Start of Materials provided
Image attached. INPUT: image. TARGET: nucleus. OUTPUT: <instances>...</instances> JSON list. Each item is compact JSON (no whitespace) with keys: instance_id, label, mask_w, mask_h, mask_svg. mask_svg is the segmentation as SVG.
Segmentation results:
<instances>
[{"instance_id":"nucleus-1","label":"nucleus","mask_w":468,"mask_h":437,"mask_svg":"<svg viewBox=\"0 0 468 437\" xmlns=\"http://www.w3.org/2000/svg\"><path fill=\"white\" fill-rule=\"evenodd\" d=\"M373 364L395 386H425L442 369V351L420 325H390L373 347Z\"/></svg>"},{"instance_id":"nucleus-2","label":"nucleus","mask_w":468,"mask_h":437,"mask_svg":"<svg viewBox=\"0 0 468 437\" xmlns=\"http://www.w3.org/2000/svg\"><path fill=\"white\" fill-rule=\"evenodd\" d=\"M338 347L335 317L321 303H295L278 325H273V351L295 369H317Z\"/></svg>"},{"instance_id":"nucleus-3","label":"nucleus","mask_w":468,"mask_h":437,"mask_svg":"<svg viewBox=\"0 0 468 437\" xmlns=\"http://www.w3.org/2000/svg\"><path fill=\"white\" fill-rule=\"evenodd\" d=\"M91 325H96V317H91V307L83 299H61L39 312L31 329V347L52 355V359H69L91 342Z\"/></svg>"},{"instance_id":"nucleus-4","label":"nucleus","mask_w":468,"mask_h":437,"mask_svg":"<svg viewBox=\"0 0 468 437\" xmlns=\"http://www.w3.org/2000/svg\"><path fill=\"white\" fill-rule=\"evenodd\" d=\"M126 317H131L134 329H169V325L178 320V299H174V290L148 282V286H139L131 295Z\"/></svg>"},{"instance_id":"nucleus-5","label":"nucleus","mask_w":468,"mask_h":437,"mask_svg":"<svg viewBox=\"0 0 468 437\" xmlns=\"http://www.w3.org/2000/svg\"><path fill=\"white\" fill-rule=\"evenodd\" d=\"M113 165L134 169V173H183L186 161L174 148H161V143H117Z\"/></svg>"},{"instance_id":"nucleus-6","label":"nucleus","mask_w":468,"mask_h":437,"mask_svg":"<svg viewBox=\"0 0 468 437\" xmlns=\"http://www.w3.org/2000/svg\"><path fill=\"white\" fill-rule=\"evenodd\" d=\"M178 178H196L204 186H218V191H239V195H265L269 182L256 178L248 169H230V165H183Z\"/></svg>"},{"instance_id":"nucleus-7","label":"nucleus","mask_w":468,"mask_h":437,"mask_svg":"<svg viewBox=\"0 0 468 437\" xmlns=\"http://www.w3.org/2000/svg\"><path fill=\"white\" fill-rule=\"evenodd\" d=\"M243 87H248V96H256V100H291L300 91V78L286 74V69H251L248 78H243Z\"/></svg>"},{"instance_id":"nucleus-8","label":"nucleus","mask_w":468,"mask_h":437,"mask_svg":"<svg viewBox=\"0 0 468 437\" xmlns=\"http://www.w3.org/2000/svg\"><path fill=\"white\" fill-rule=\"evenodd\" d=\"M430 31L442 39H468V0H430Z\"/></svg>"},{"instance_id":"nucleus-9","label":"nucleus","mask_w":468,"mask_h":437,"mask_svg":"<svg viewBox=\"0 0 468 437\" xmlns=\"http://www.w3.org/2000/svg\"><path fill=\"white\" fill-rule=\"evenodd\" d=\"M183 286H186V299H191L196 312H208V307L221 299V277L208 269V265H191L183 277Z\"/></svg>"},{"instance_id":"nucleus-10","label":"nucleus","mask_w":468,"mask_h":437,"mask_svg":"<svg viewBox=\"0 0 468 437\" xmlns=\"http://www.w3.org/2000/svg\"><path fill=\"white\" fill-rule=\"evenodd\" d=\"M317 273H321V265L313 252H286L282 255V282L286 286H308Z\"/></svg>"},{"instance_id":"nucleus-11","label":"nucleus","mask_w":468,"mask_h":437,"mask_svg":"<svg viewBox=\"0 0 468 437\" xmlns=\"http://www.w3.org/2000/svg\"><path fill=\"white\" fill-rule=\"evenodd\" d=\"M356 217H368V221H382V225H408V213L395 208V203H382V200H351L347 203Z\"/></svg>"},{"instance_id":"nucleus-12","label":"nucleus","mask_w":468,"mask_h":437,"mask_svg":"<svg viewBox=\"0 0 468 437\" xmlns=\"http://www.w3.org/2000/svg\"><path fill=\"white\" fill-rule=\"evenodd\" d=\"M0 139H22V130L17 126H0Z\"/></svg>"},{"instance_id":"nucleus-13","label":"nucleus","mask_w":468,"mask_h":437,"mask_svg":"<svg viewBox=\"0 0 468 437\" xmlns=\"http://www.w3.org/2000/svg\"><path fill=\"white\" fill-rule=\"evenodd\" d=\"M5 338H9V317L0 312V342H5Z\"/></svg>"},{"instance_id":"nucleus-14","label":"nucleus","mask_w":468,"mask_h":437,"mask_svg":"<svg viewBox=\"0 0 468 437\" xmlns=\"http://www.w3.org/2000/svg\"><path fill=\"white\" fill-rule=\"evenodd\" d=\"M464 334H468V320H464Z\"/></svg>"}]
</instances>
End of Materials provided
• _Task instructions_: Copy out every line of the items above that contains the string "instances", treating uppercase and lowercase as distinct.

• _Written answer_:
Image attached. INPUT: image. TARGET: nucleus. OUTPUT: <instances>...</instances> JSON list. Each item is compact JSON (no whitespace) with keys: instance_id, label, mask_w, mask_h, mask_svg. mask_svg is the segmentation as SVG.
<instances>
</instances>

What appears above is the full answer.